ASSIGNMENT: Do these three statements agree with the passage on earth-centered spirituality below? Answer yes or no for each and quote the words that decide it. (a) Western European Christianity held that nature is infused with divinity until the 10th century CE. (b) Pantheism locates divinity entirely outside of nature. (c) Brock and Parker found many crucifixions in Christian iconography from before the 10th century CE.

*** Opening EXTRACT PROVIDED ***

Kimmerer asserts that a “settler” frame of mind has led to a “Dishonorable Harvest”, an irresponsible consumerism where “we take what doesn’t belong to us and destroy it beyond repair.” In contrast, the principle of “Honorable Harvest,” a long-held ecological ethic of many indigenous tribes, allows you to “take only what you need for sustenance while respecting the needs of the plant and animal beings.”
As I will explain later, my use of Kimmerer’s scientific and spiritual findings could be seen as cultural appropriation. In our hunger for an earth-centered spirituality, we white American “settlers” have a deplorable tendency to adopt the world-views of the very Native Americans against whom we waged a vicious physical and cultural genocide.
Cherokee writer Andrea Smith notes (in her aptly titled For all those who were Indian in a former life) “that our interest in Native American traditional spirituality, with its respect for nature and the interconnectedness of all things…is not based on a respect for Indian spirituality” but on “a very old story of racism and white genocide against Indian people.” This cultural expropriation seems especially ludicrous when she considers that whites “seem determined not to look into their own cultures for sources of strength. This is puzzling since pre-Christian European cultures are also earth-based and contain many of the same elements that [whites] are ostensibly looking for.”
Or, as my Native American students put it, “Why don’t you leave our traditions to us, and find some of your nice Anglo-Pagan ancestors to write about?”
Western Theological Immanentism
Though the result of their suggestion was my novel series about the Fen dwellers of East Anglia, I didn’t have to go all of the way back to pre-Christian “paganism” to find earth-centric spirituality among my ancestors. The idea that nature is infused through and through with divinity characterized Western European Christianity until the 10th century CE.
My first hint of this came while researching my book about the poet Dylan Thomas, whose Welsh forebears practiced Unitarian immanentism. Like American Transcendentalists, they understood divinity as simultaneously present in and extending beyond materiality. This should not be confused with supernaturalism, which locates divinity entirely outside of nature, or with pantheism, which takes nature as all that there is.
This earth-valuing theology derives from Jesus’s teaching that the Kingdom of God is already here and that we share an earthly paradise with the rest of nature. Reporting on their research on Christian iconography In Saving Paradise: How Christianity Traded Love of This World for Crucifixion and Empire, the two Lutheran pastors, Rita Nakashima Brock and Rebecca Ann Parker, found many representations of Jesus in flowering meadows surrounded by friendly animals, but, until the 10th century CE, no crucifixions whatsoever. They were astonished that, “As the paradise of early Christianity entered our consciousness, crucifixion-centered Christianity seemed increasingly strange to us. We wondered what had happened to the understanding of this world as paradise.”

*** Closing EXTRACT PROVIDED ***
*** Opening DATA SECTION ***

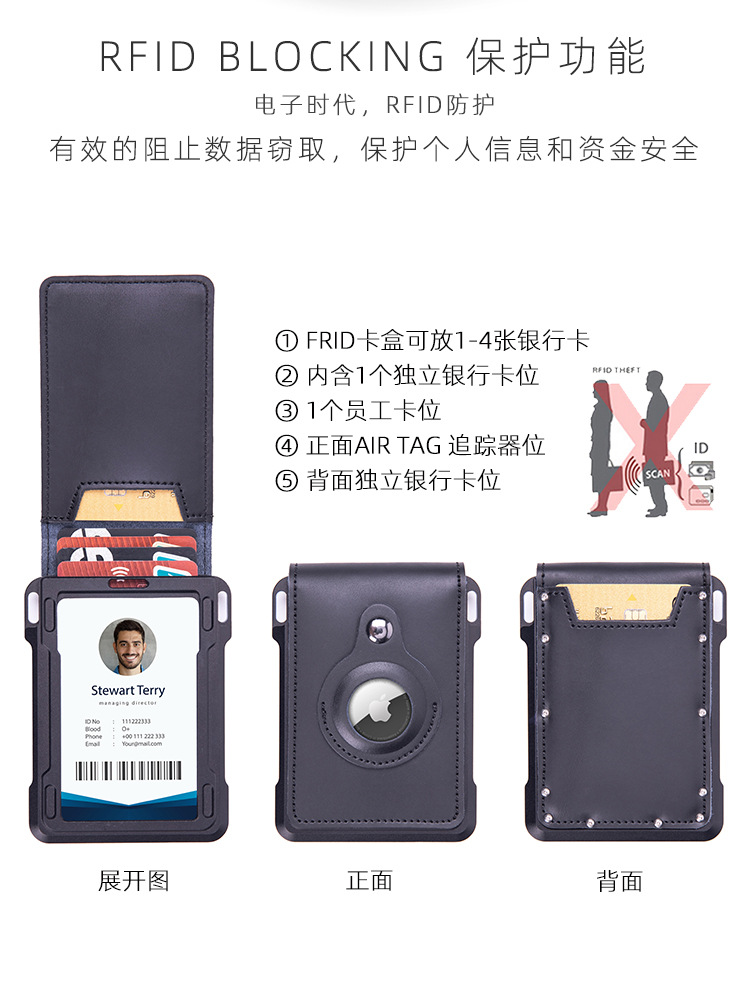 追踪器FRID牛皮卡包---竖版_02.jpg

*** Closing DATA SECTION ***

WRITTEN SOLUTION:
(a) Yes: "The idea that nature is infused through and through with divinity characterized Western European Christianity until the 10th century CE."
(b) No: "supernaturalism, which locates divinity entirely outside of nature, or with pantheism, which takes nature as all that there is."
(c) No: "until the 10th century CE, no crucifixions whatsoever."